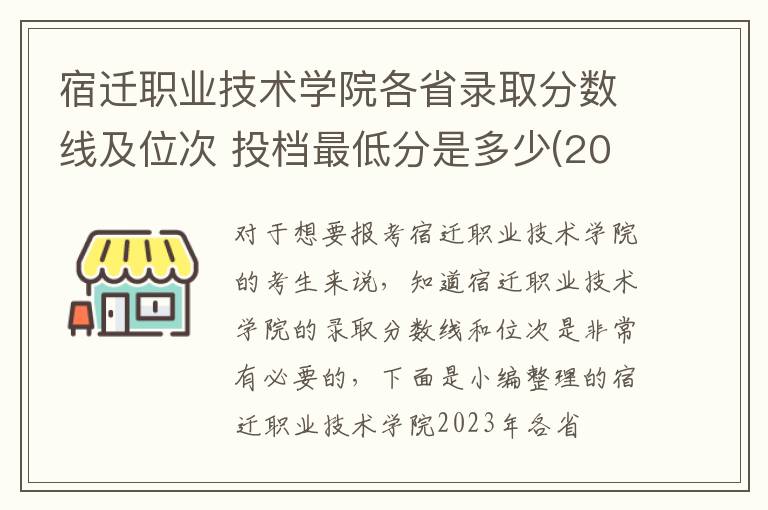 宿迁职业技术学院各省录取分数线及位次 投档最低分是多少(20

对于想要报考宿迁职业技术学院的考生来说，知道宿迁职业技术学院的录取分数线和位次是非常有必要的，下面是小编整理的宿迁职业技术学院2023年各省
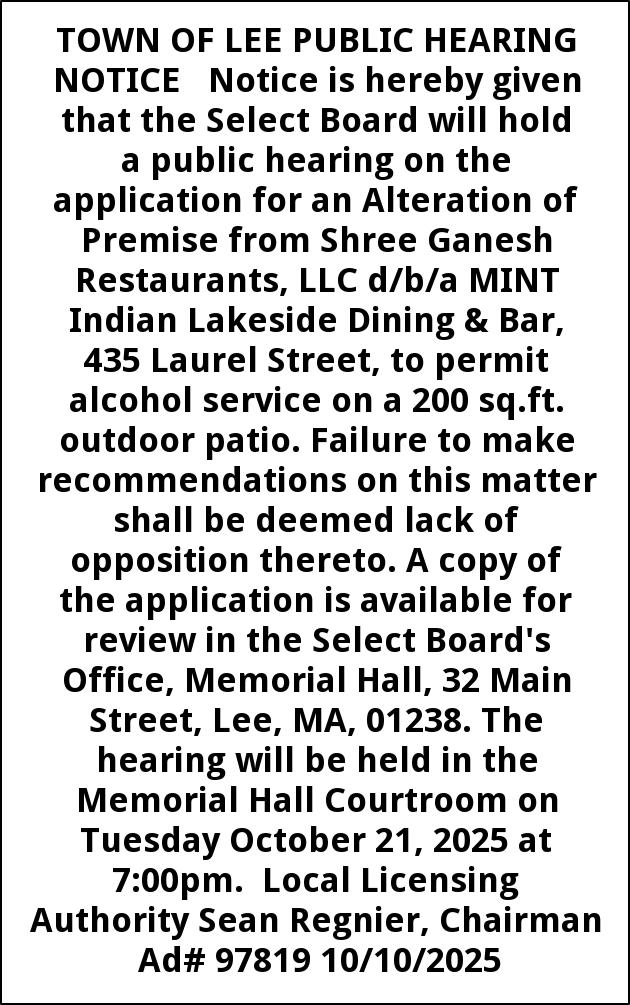 TOWN OF LEE PUBLIC HEARING NOTICE Notice is hereby given that the Select Board will hold a public hearing on the application for an Alteration of Premise from Shree Ganesh Restaurants, LLC d/b/a MINT Indian Lakeside Dining & Bar, 435 Laurel Street, to permit alcohol service on a 200 sq.ft. outdoor patio. Failure to make recommendations on this matter shall be deemed lack of opposition thereto. A copy of the application is available for review in the Select Board's Office, Memorial Hall, 32 Main Street, Lee, MA, 01238. The hearing will be held in the Memorial Hall Courtroom on Tuesday October 21, 2025 at 7:00pm. Local Licensing Authority Sean Regnier, Chairman Ad# 97819 10/10/2025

□ □ □ □ □

= Exercise description =
Exactly as given, transcribe every line of the data, but not its images.

= Solution to the exercise =
 宿迁职业技术学院各省录取分数线及位次 投档最低分是多少(20

对于想要报考宿迁职业技术学院的考生来说，知道宿迁职业技术学院的录取分数线和位次是非常有必要的，下面是小编整理的宿迁职业技术学院2023年各省
 TOWN OF LEE PUBLIC HEARING NOTICE Notice is hereby given that the Select Board will hold a public hearing on the application for an Alteration of Premise from Shree Ganesh Restaurants, LLC d/b/a MINT Indian Lakeside Dining & Bar, 435 Laurel Street, to permit alcohol service on a 200 sq.ft. outdoor patio. Failure to make recommendations on this matter shall be deemed lack of opposition thereto. A copy of the application is available for review in the Select Board's Office, Memorial Hall, 32 Main Street, Lee, MA, 01238. The hearing will be held in the Memorial Hall Courtroom on Tuesday October 21, 2025 at 7:00pm. Local Licensing Authority Sean Regnier, Chairman Ad# 97819 10/10/2025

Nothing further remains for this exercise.